Blok tekstu »
================

Cześć dziewczynki !;-)
Katalka ja też się czułam jak trzydrzwiowa szafa po porodzie z dobre 2 miesiące. Potem dolina, że nie mam się w co ubrać, wszystko źle wygląda, w końcu pozmieniałam buty, troszkę garderoby i czuję się dobrze:-)
Aneta nie martw się na zapas, ja mam co prawda 24 lata, ale rok temu też ciąża była szokiem dla mnie (płakałam kilka dni) bo to nie tak miało być, ja kończyłam studia, chciałam znaleźć pracę, wyprowadzka do faceta a tu nagle przypadkowo dowiaduje się u lekarza, że to nie ból z zapalenia jajników a fasolka. Nie mieliśmy mieszkania z moim, on nie miał pracy i to był największy ból. Potem w ciąży wielki stres, nie chciałam rodzić siłami natury ( co dzięki Bogu mnie ominęło) bałam się, najchętniej żeby ktoś za mnie urodził. A potem miesiąc czasu stres czy ja dobrze karmię, trzymam, kąpie, skąd te krostki, czy pępek się zagoi. Dodam, że nie chciałam pomocy rodziny.

================

Pokazane dane »
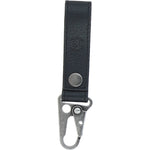 Leather Gift Set – Wallet, Card Holder & Key Ring Black: 31974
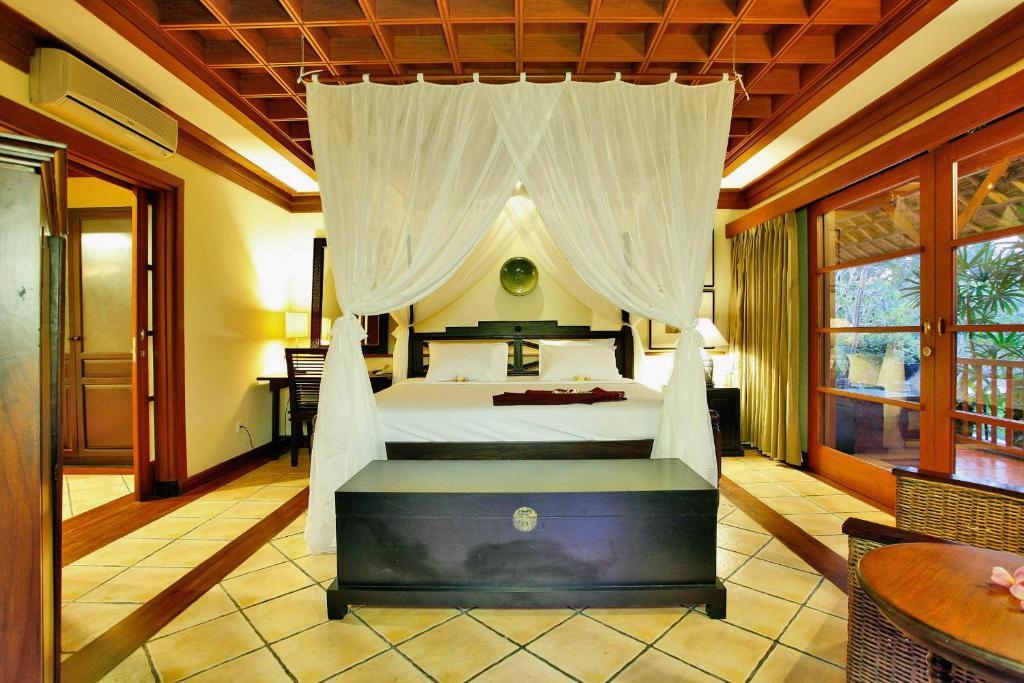 Villa Kharista Canggu Chambre photo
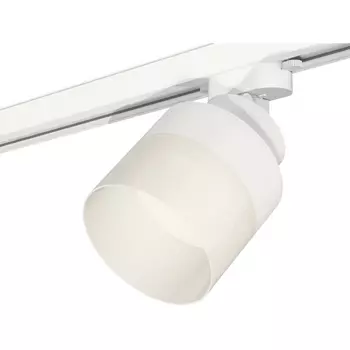 Однофазный трековый светильник 220V светодиодный System Ambrella Track XT8101021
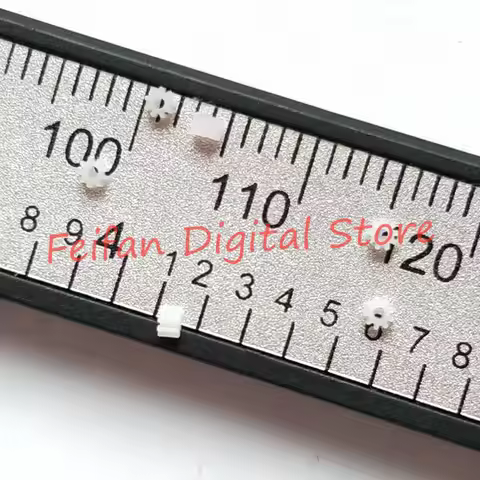 5PCS Aperture gear unit Repair parts For Nikon 1 nikkor VR 10-30mm f/3.5-5.6 +10-100mm + 11-27.5mm l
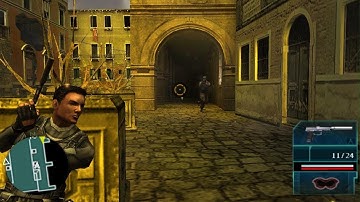 Syphon Filter: Logan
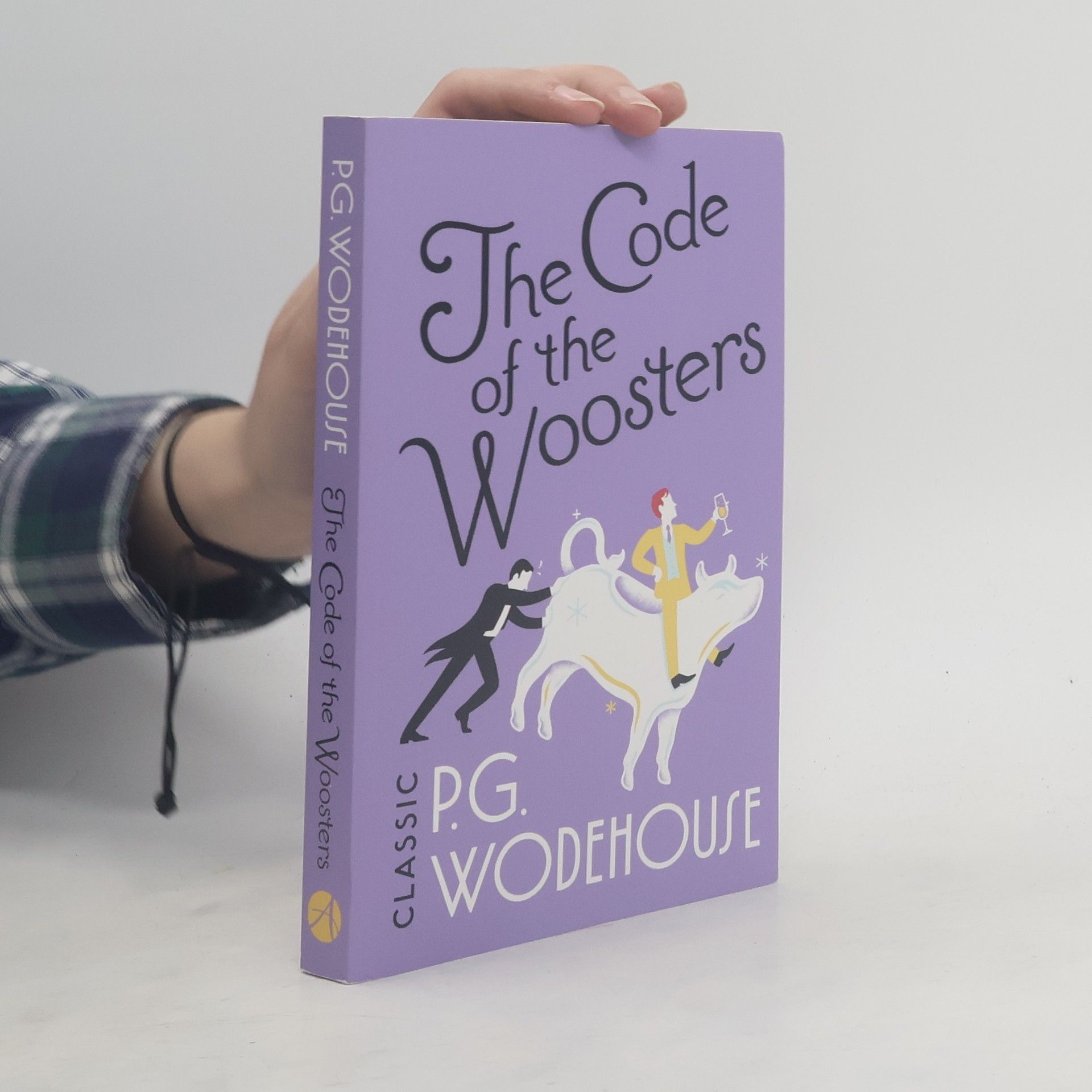 Pelham G. Wodehouse The Code of the Woosters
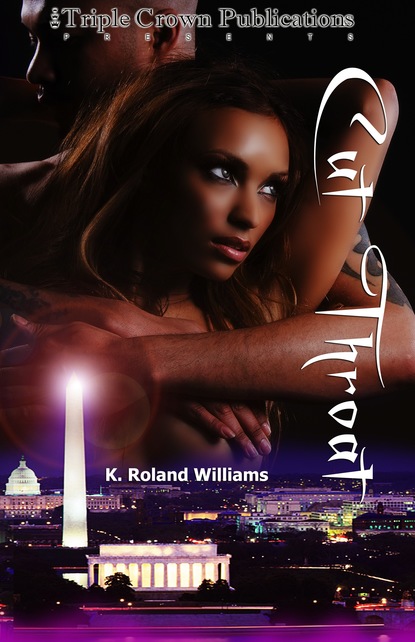 K. Roland Williams - Cut Throat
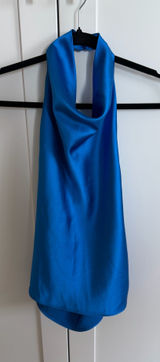 ZARA Halter Top Photo 0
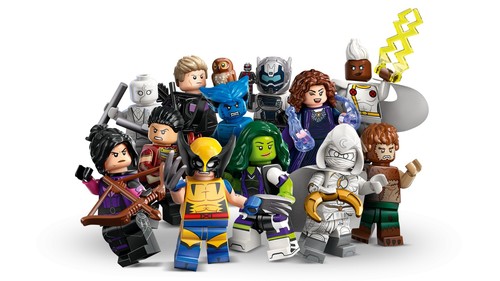 Lego collectable minifigures - collectable,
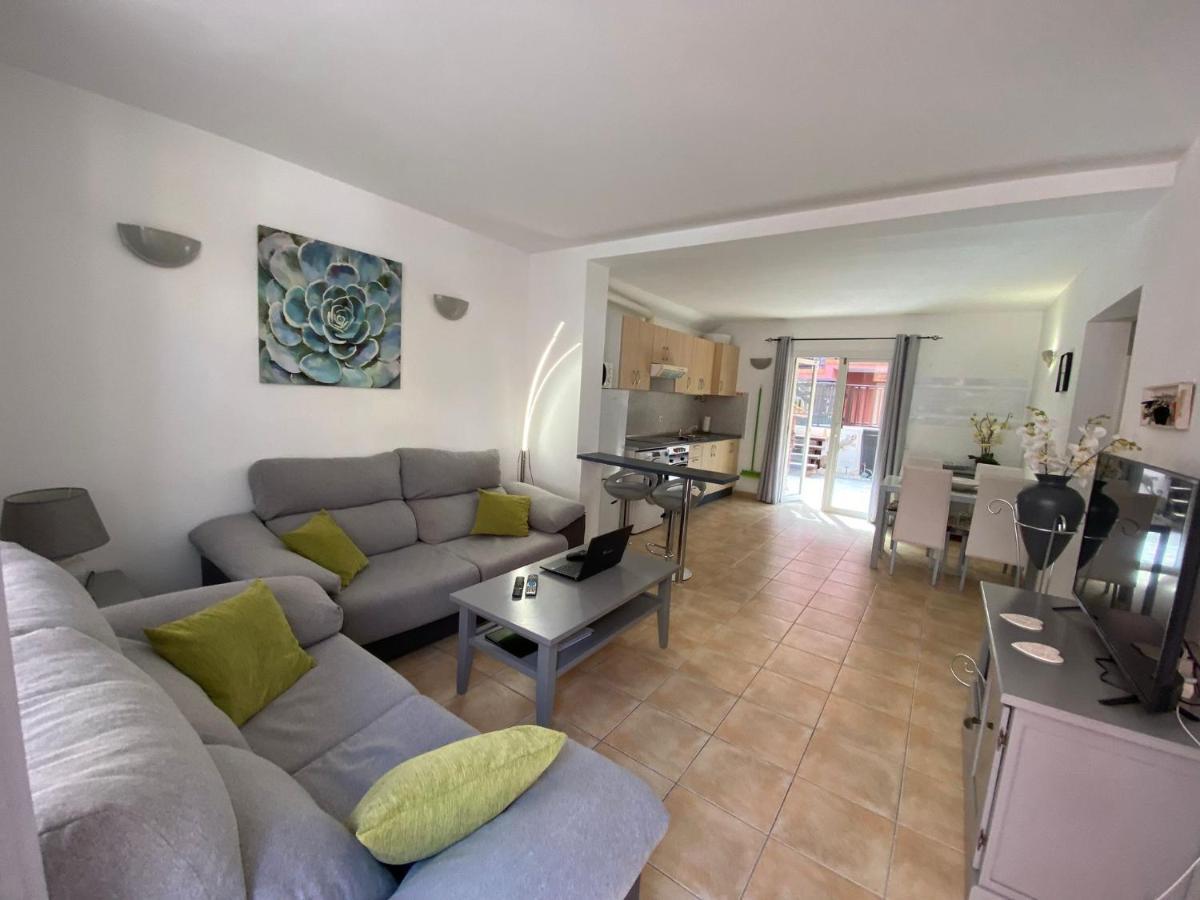 Апартаменты Casa Greta Коста-де-Антигуа Экстерьер фото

================

Do zrobienia »
Czy każde z trzech stwierdzeń zgadza się z wpisem? Odpowiedz „tak” lub „nie” i dosłownie przytocz słowa wpisu, które o tym przesądzają.
1. Autorka wpisu ma 24 lata.
2. Autorka chciała, żeby rodzina pomagała jej przy dziecku.
3. O ciąży autorka dowiedziała się u lekarza.
Wiersze nie będą tu do niczego potrzebne.

Odpowiedź »
1. Tak: „ja mam co prawda 24 lata”.
2. Nie: „Dodam, że nie chciałam pomocy rodziny.”
3. Tak: „przypadkowo dowiaduje się u lekarza, że to nie ból z zapalenia jajników a fasolka”.